IT HAS BEEN a couple of years now since China abandoned its policy of asserting its territorial claims in the South China Sea primarily by way of commercial fishing. Instead it has sent in its oilmen.
State-owned China National Offshore Oil Corp. (CNOOC) started drilling in the disputed waters in May 2011. Later that year it cheekily invited bids from foreign oil companies to join it in the exploration and development of nine blocks off the Vietnamese coast.
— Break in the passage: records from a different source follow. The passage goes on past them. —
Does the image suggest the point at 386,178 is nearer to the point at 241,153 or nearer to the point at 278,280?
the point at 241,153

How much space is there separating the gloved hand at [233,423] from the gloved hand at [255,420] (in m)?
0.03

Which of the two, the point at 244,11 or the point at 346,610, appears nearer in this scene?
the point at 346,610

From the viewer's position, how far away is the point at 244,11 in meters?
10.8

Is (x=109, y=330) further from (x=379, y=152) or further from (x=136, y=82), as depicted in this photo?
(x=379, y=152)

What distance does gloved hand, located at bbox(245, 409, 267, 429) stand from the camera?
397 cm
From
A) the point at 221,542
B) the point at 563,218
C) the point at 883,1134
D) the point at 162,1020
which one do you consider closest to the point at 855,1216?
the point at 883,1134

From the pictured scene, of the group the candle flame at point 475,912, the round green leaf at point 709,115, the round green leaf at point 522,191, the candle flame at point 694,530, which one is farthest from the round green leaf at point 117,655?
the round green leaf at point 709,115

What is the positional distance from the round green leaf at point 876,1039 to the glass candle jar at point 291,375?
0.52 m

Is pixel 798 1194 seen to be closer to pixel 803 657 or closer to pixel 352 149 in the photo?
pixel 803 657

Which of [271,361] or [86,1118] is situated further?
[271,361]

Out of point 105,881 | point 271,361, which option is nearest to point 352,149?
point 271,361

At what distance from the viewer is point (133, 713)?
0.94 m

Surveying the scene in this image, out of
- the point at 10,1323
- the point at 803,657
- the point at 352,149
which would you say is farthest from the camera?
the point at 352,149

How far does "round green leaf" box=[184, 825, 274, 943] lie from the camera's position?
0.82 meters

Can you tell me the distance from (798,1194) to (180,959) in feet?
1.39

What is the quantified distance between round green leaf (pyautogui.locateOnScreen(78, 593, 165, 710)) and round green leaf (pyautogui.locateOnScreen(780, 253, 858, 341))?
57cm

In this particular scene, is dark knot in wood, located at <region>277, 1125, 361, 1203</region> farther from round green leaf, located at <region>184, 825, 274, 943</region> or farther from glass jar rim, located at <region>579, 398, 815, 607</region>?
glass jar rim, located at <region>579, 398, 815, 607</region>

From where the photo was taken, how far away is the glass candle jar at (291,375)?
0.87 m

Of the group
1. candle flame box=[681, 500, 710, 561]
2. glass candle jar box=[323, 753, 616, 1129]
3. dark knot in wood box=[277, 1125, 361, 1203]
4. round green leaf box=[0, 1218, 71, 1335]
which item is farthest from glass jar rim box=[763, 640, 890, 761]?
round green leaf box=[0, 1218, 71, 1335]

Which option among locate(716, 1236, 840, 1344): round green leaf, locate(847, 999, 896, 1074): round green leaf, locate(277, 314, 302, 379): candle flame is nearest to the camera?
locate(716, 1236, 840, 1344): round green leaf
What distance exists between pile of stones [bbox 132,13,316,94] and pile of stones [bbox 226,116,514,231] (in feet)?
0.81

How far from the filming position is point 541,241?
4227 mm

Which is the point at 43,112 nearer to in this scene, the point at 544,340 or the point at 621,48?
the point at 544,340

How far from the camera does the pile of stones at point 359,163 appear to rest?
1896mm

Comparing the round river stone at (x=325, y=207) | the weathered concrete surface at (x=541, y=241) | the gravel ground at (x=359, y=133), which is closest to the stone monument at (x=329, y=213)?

The current standoff between China and Vietnam over the arrival of CNOOC’s deep-sea oil rig in what Vietnam says is its 200-mile exclusive economic zone and Beijing claims is only 20 miles off the coast of one of its islands, is only the latest development in a series stretching back to then.
Drilling rig HD-981 was China’s first home-developed deep-sea rig, and built to drill in those waters. It has been searching for the 23 billion-30 billion tonnes of oil and 16 trillion cubic meters of natural gas believed to lie beneath the South China Sea — equivalent to one-half of China’s existing onshore oil and gas reserves.
It is first place of operation was some 300 kilometers southeast of Hong Kong between the Paracel Islands, claimed by China as the Xisha Islands and Vietnam as the Hoàng Sa Archipelago, and the Macclesfield Bank, claimed by China as the Zhongsha Islands, and Taiwan. Not too far away lies the Scarborough Shoal (Huangyan Island), scene of repeated maritime stand-offs between China and the Philippines, which calls it the Panatag Shoal. Earlier this week, Philippine authorities detained a Chinese fishing boat and its 11 crew members near the Spratly Islands, which China calls the Nansha Islands.
HD-981 is now deployed some 30 kilometers off one of the specs of rock in the Paracels and some 280 kilometers from the Vietnamese coast, which would put it 100 kilometers inside the exclusive economic zone Vietnam claims. The maritime argy-bargy has been matched by the diplomatic jostling. China has called for Vietnam to stop “disturbing” the operations of Chinese companies; Vietnam, for its part, has accused the PLA-N of intimidating Vietnamese vessels. Japan’s Foreign Minister Fumio Kishida has been told to butt out of it after saying China’s actions in the region were “provocative”.
What is concerning to This Bystander is the large number of Chinese and Vietnamese vessels that have reportedly been involved, 40 on the Chinese side, 20 from Vietnam, with several warships in both flotillas. For Beijing’s part. this appears to be a response to U.S. President Barack Obama’s recent visit to East Asia in which he reaffirmed the U.S.’s commitment to its Asian treaty allies. If Beijing feels those nations have been stiffened by U.S. reassurances, it may feel it needs to demonstrate its own robust response. That could leave these disputed waters more troubled than they been been in recent years.